■ DIRECTIONS FOR THIS TASK
From the line that includes "Based on this" to the last line of the records, inclusive, repeat each line exactly.

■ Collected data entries
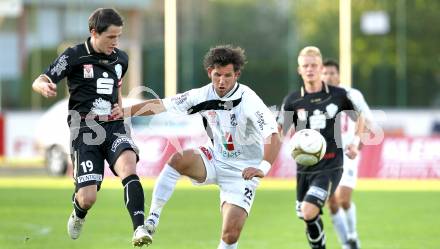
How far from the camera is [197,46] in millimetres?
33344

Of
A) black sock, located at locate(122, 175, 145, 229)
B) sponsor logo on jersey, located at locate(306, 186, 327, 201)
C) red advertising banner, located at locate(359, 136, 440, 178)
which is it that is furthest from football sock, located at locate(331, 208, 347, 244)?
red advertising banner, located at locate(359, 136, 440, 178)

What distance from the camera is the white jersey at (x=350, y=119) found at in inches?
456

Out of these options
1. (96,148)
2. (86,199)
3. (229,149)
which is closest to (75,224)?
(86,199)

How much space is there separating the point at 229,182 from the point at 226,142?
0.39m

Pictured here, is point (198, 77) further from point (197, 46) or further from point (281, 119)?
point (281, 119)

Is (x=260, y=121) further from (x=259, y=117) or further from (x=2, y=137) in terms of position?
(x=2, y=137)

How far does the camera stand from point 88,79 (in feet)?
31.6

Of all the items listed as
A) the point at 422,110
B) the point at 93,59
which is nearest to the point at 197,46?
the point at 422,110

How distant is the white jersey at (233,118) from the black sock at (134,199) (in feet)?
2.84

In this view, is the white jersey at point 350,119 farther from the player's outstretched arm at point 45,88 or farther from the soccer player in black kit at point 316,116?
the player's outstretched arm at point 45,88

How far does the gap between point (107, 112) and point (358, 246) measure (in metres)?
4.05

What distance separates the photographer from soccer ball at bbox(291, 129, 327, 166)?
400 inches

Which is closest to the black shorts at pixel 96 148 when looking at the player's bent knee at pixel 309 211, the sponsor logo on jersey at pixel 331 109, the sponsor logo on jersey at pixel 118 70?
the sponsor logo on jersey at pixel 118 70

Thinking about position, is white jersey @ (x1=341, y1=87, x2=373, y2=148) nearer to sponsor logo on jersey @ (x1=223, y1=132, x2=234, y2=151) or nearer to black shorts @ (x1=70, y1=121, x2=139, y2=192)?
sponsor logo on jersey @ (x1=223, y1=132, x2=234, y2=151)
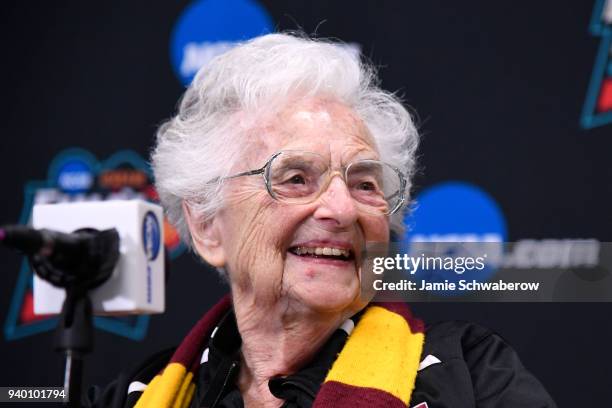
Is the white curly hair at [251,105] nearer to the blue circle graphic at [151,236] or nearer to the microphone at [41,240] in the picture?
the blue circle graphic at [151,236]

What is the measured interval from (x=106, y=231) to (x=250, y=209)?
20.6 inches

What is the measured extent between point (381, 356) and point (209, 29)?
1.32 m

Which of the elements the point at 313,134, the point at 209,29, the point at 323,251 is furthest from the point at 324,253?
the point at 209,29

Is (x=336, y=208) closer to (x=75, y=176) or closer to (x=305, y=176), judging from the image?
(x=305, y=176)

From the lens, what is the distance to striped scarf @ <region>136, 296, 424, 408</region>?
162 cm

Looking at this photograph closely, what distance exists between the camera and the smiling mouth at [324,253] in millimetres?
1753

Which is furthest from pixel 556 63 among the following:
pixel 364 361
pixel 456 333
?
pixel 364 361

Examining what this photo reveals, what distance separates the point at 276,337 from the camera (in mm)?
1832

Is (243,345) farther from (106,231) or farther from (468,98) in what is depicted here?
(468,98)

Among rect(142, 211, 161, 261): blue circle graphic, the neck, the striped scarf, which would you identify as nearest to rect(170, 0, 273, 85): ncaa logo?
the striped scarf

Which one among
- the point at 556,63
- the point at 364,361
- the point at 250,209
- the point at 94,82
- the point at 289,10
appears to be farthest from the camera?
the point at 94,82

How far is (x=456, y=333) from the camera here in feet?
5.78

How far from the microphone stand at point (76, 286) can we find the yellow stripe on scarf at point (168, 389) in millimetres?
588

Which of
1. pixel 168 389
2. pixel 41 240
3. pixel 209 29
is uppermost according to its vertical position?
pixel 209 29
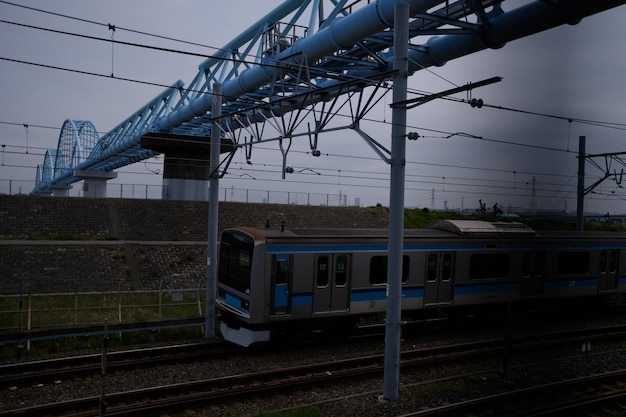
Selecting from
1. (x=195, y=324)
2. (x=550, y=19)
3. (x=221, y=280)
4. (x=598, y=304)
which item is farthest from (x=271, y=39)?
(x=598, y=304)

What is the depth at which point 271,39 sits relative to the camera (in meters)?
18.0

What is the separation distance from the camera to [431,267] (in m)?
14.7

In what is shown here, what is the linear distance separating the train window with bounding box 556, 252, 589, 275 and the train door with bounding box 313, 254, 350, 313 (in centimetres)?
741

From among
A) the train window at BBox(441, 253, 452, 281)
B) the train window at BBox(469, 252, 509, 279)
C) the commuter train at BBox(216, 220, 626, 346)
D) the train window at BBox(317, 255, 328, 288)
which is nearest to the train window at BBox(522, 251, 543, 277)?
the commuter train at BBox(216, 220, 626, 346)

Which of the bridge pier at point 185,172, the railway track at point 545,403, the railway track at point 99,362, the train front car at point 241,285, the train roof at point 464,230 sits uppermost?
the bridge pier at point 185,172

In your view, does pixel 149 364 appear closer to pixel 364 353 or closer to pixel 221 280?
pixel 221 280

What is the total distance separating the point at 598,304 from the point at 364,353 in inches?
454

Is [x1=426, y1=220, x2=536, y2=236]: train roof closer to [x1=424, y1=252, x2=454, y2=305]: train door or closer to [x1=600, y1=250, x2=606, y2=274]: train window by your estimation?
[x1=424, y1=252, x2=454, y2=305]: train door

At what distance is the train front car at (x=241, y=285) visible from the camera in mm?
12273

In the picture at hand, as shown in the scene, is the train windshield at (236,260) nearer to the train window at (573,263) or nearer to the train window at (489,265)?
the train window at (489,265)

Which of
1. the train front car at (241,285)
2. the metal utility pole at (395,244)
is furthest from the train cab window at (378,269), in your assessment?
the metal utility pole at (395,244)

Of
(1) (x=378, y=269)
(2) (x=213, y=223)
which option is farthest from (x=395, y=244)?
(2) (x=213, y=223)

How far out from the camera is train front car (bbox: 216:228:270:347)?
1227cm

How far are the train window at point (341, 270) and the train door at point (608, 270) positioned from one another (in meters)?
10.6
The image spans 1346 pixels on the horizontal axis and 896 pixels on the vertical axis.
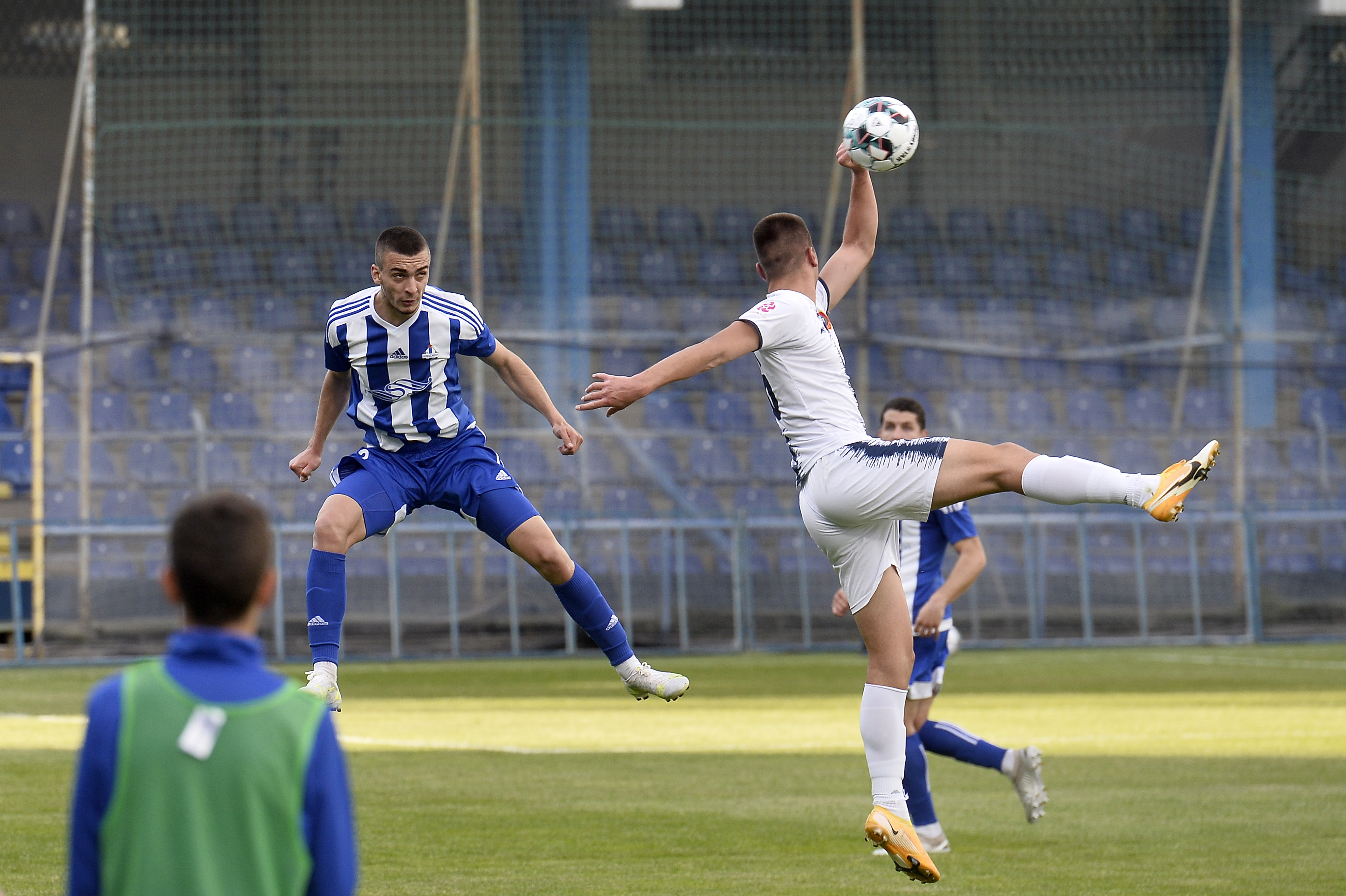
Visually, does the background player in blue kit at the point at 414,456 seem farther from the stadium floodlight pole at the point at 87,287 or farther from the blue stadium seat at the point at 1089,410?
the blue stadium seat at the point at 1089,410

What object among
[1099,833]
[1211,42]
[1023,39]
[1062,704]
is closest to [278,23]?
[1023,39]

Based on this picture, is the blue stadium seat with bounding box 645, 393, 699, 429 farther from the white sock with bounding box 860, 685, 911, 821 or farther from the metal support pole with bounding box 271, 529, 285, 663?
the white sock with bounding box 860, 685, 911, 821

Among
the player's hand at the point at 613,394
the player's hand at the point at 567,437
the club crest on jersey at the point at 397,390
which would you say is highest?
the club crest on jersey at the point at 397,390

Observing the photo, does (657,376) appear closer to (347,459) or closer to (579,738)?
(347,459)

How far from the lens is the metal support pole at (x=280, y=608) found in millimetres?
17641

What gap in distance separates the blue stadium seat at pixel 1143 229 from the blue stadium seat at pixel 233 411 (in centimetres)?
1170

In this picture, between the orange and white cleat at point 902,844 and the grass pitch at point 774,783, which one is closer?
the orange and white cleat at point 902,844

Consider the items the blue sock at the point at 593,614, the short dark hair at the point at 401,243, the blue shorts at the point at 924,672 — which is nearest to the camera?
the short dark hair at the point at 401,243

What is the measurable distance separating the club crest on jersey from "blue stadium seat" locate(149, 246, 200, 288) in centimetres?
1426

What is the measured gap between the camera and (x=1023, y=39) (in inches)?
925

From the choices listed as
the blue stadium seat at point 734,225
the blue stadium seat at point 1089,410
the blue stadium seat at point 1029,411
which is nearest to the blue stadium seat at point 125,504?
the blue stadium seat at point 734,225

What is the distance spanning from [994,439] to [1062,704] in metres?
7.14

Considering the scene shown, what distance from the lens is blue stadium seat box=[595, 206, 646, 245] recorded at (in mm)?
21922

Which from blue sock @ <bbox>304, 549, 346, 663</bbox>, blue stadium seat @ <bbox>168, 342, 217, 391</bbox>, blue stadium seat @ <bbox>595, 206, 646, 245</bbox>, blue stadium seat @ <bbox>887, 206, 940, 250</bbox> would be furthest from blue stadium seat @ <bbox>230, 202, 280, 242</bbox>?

■ SOLUTION TO THE EXERCISE
Based on this picture, is the blue stadium seat with bounding box 645, 393, 699, 429 farther from the white sock with bounding box 860, 685, 911, 821 or farther from the metal support pole with bounding box 271, 529, 285, 663?
the white sock with bounding box 860, 685, 911, 821

Among
the player's hand at the point at 613,394
the player's hand at the point at 567,437
the club crest on jersey at the point at 397,390
which would you say is highest?
the club crest on jersey at the point at 397,390

Observing the photo, does (657,376) appear closer to (347,459) or closer to (579,738)?
(347,459)

How far from the lens is the metal support pole at (x=280, y=608) found in millimetres?
17641

What gap in distance separates the blue stadium seat at pixel 1143 229 from the blue stadium seat at pixel 233 411 (in centimetres)?
1170

In this picture, between the orange and white cleat at point 902,844 and the grass pitch at point 774,783, which one is closer?
the orange and white cleat at point 902,844

Consider the items the blue sock at the point at 593,614, the short dark hair at the point at 401,243, the blue shorts at the point at 924,672 — which is nearest to the camera?
the short dark hair at the point at 401,243

What is the measurable distance separating the club crest on jersey from "blue stadium seat" locate(149, 246, 200, 288) in centimetres?
1426

What is the measured gap between the camera and (x=1023, y=39) (in inches)?
925

From the choices listed as
the blue stadium seat at point 734,225
the blue stadium seat at point 1089,410
the blue stadium seat at point 1029,411
which is nearest to the blue stadium seat at point 125,504?
the blue stadium seat at point 734,225

What is the distance spanning from [994,439] to [1062,704] in metres?
7.14

Considering the scene shown, what distance from the lens is blue stadium seat box=[595, 206, 646, 245] recorded at (in mm)?
21922

Which from blue sock @ <bbox>304, 549, 346, 663</bbox>, blue stadium seat @ <bbox>168, 342, 217, 391</bbox>, blue stadium seat @ <bbox>595, 206, 646, 245</bbox>, blue stadium seat @ <bbox>887, 206, 940, 250</bbox> would be furthest from blue stadium seat @ <bbox>230, 202, 280, 242</bbox>?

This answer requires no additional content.